There’s no disputing the benefits of deadlifts. This workout from trainer Paul Sklar, C.S.C.S. maxes them out.
Sklar shows off three moves in the video: the hybrid deadlift, hybrid deadlift to shrug, and conventional deadlift to shrug. You can stack all these moves into a vicious circuit series in the same workout, which is what Sklar seems to be doing, but that’s not the only way to do things. You can also work through just one of these moves in your next leg session. Keep the reps low if you aim to train heavy; think of doing 4 to 5 sets of 3 to 5 reps, focusing on technique. If you want to follow Sklar’s guidance and perform 10 reps of each exercise, make sure to use a weight that you can lift safely for all of the reps, not just the first few.
Not sure of the right technique? Sklar does a good job of showing you that for all three moves.
First, when getting into a hybrid deadlift stance, your feet should be halfway between a conventional and sumo position—outside your hands, but not like you’re about to do the splits. With hybrids, in the raised position, your hands will be directly in front of your thighs.

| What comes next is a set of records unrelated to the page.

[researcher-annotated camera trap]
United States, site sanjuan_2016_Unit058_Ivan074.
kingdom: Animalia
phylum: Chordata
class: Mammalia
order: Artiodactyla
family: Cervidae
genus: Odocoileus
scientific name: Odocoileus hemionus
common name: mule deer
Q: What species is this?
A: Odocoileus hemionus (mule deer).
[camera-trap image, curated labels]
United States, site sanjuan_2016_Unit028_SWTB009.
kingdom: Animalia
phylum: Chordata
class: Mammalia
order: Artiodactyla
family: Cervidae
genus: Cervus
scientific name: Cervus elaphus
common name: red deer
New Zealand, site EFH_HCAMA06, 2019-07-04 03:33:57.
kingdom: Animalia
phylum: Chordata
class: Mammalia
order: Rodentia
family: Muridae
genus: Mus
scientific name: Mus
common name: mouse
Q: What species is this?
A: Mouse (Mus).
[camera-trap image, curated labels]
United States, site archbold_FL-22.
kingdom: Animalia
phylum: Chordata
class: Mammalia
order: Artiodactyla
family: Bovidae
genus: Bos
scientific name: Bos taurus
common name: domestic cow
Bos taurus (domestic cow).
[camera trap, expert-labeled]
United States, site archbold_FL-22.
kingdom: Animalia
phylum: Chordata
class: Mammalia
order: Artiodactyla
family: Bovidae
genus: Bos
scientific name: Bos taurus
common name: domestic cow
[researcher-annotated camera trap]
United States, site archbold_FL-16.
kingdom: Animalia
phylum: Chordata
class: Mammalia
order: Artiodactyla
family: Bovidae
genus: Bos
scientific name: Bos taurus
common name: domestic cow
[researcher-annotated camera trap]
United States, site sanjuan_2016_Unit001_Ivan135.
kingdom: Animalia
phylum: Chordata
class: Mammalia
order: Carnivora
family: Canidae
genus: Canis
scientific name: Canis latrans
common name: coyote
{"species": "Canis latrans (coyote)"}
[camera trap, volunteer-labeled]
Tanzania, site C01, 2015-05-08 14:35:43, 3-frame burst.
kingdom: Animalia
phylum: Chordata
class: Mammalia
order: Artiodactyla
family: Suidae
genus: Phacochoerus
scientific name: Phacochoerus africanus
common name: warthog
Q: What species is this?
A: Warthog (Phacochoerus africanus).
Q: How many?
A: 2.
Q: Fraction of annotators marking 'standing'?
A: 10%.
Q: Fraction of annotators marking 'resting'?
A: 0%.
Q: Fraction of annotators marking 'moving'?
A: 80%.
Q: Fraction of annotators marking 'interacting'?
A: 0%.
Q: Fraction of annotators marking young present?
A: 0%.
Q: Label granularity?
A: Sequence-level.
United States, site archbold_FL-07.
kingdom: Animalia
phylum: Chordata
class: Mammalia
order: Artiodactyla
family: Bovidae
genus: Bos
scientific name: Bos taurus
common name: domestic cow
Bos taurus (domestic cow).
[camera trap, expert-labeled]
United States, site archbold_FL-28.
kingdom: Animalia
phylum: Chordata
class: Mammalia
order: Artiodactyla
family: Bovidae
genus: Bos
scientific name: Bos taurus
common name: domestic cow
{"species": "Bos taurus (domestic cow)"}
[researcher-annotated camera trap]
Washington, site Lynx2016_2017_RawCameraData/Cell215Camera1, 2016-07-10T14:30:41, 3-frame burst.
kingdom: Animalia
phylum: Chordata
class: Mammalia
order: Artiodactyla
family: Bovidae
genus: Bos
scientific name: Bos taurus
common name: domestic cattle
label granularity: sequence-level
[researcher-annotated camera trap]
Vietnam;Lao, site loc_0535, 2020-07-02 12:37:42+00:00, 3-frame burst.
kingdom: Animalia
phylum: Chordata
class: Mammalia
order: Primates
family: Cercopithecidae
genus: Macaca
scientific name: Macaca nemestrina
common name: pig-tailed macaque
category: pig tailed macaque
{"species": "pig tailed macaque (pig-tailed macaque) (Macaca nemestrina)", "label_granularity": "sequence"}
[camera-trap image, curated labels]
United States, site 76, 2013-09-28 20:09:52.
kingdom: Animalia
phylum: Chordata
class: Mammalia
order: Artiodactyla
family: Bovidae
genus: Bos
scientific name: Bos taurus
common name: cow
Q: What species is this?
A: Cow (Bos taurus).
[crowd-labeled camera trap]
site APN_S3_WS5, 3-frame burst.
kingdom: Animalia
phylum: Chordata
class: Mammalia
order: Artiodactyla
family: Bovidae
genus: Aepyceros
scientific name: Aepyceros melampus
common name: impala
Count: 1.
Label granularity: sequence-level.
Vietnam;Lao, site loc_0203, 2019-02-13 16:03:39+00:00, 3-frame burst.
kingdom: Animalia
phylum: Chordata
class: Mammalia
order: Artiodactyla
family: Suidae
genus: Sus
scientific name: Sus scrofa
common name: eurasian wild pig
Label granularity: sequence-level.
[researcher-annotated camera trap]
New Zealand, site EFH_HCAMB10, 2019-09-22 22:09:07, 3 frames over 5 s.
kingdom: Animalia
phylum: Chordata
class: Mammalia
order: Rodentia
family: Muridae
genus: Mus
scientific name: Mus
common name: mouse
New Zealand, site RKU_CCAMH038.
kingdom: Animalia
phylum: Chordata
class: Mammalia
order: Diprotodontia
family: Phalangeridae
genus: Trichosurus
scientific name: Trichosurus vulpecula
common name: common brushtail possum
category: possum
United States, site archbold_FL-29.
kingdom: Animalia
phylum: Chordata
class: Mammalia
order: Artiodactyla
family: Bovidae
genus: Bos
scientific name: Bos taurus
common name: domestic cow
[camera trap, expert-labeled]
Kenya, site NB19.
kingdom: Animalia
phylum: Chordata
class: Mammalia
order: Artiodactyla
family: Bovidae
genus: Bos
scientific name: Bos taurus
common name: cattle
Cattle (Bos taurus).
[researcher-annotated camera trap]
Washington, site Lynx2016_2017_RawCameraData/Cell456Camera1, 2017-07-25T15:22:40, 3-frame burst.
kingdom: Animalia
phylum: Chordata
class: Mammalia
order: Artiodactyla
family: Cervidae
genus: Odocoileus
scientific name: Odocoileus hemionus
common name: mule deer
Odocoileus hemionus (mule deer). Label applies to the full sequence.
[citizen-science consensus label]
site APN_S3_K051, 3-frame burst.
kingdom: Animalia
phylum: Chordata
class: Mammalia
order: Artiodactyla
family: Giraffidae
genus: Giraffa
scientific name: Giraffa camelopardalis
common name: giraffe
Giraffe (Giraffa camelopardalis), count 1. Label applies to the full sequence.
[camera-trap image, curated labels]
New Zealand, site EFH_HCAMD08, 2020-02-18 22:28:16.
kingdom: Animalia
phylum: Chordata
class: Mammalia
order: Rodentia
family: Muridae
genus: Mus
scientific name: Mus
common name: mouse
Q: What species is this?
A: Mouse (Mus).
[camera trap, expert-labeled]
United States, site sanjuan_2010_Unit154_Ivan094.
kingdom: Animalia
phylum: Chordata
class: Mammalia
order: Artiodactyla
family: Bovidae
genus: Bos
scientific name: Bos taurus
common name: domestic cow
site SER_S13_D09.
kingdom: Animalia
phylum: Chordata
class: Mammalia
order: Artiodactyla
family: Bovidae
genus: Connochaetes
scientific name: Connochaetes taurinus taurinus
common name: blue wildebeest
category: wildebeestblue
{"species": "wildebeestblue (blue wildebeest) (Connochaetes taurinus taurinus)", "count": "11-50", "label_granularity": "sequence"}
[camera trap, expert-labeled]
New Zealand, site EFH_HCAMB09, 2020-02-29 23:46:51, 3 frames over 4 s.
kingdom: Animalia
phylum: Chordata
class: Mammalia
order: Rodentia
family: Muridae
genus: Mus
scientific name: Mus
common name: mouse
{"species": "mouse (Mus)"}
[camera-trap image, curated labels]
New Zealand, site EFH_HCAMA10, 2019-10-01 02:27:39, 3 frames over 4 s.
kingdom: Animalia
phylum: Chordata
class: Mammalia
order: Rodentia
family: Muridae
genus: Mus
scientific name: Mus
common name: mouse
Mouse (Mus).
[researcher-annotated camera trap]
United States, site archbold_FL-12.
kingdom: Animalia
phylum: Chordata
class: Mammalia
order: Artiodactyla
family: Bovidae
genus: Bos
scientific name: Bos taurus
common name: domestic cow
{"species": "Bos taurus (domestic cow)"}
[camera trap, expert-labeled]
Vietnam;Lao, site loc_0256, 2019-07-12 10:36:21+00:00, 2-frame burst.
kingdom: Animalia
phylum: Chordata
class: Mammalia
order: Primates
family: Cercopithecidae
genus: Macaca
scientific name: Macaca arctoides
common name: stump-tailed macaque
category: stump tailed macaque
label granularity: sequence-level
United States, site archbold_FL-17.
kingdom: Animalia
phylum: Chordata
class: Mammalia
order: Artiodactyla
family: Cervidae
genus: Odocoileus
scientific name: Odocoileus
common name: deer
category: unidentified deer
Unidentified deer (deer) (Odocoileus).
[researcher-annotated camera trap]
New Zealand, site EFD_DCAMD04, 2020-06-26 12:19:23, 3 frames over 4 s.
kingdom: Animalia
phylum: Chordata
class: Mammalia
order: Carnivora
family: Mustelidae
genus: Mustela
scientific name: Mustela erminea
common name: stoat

The conventional deadlift to shrug requires you to keep the feet at hip-width apart, with the hands outside of the legs.
Next up, when executing the shrug, let it flow directly out of the deadlift to give yourself the benefit of momentum (you likely can deadlift more weight than you can shrug), but don’t initiate the movement until your torso is vertical and you’re almost at lockout.
And, most importantly, in all three variations, you want to keep the bar in close to your legs throughout the entire movement and maintain a strong, stable trunk at all times. Skylar does an awesome this. see how the bar is dragging against his shorts and his back is straight and stiff as a board? That keeps the weight in your hamstrings and glutes and out of your low back.